Gas-mediated vitreous compression: an experimental alternative to mechanized vitrectomy

Abstract

We have developed a simple technique in rabbit and baboon eyes that utilizes intravitreally injected perfluoropropane gas, which expands slowly to efficiently compress and displace nearly completely the vitreous body. There is cataract formation after extended contact of the gas bubble with the lens. However, it is rapidly reversible by reducing the duration of lens contact (gas-fluid exchange) and by using young animals. No long-term alterations in intraocular pressure or retinal function were observed, as determined by electroretinography, during the 4-month test period. Gross examination and scanning electron microscopy revealed that the vitreous cavity, shortly after full expansion of the gas bubble, was practically free of collagen. The vitreous body had been detached from most of the retina and compressed into a collagenous strand between the optic nerve head and lens in the rabbit eyes, and there was also a dense collagen accummulation on the inferior retinal surface and anterior vitreous base in the rabbits and the baboon.

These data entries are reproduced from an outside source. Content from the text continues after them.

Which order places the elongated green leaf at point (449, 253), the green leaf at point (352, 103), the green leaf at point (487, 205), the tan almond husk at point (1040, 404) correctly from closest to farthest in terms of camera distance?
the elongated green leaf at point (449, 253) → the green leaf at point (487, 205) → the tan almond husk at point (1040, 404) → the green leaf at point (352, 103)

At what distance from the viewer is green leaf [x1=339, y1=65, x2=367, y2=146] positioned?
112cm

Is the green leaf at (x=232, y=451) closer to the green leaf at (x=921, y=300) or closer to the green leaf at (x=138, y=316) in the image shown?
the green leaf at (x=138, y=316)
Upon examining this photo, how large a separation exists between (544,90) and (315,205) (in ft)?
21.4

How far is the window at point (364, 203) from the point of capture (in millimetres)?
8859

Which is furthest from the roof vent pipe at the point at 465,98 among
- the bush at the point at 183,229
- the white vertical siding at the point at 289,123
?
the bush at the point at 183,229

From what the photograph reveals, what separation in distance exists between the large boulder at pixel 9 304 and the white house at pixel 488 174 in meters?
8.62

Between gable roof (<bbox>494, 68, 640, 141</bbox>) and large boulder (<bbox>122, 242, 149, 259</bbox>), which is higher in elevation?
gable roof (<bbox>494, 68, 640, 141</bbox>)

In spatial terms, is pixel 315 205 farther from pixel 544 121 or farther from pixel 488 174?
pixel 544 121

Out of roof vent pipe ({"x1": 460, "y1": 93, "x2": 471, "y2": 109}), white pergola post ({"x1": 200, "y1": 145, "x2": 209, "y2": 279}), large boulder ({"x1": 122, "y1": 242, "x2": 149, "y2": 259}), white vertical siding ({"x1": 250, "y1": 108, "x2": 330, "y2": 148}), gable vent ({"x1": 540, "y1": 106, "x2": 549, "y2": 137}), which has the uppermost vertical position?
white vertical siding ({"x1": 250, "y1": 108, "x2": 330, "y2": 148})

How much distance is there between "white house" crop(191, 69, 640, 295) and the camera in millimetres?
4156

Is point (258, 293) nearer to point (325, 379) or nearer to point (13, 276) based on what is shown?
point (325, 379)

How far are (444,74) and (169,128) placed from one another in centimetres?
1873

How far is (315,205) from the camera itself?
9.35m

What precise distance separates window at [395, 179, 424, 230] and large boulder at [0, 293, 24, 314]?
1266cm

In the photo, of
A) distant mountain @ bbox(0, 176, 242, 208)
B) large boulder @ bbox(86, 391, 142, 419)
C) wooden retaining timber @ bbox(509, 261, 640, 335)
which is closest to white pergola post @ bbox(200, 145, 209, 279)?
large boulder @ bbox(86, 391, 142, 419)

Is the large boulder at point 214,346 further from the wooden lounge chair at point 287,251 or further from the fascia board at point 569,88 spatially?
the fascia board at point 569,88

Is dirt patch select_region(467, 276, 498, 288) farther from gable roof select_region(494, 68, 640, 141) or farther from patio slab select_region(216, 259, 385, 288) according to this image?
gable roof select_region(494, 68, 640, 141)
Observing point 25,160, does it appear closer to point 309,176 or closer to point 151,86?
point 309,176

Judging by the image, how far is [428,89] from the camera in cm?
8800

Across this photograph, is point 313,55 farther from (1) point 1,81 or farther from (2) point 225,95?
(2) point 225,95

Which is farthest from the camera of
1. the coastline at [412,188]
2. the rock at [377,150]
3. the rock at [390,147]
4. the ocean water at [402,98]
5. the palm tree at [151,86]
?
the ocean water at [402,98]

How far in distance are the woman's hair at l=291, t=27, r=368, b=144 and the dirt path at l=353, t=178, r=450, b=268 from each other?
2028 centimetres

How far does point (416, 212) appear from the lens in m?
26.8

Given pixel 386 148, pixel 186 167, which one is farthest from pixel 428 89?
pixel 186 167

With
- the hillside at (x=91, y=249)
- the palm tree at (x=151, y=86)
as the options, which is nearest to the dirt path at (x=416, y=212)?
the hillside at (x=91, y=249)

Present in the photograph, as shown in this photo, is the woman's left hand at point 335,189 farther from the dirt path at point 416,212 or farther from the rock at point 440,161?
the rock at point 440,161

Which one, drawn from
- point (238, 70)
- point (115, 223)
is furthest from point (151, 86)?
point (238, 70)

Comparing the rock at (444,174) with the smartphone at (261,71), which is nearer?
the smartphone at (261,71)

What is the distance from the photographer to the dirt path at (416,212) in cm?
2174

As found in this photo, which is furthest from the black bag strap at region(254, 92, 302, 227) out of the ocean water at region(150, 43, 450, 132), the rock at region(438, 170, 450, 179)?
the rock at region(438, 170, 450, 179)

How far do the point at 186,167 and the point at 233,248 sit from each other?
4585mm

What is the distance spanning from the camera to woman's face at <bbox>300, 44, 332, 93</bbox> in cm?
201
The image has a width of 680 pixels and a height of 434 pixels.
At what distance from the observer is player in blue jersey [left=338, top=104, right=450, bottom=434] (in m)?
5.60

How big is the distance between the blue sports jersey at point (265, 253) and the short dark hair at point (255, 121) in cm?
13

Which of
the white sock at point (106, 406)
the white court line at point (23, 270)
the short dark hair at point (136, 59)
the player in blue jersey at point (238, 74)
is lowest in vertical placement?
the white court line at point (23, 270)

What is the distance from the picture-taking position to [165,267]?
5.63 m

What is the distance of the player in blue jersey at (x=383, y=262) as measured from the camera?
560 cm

Large areas of the retina and medullary wings were stripped of overlying collagen. By the end of 4 months, the compressed vitreous body had expanded to become an irregular structure that remained separated from the retina in areas of previous detachment. Mechanized vitrectomy is a difficult procedure often needed in experimental work. We believe that the vitreous compression and gas-fluid exchange technique is a valid alterative to a mechanical approach. We also believe that we have a model that simulates the human situation of posterior vitreous detachment and vitreous syneresis.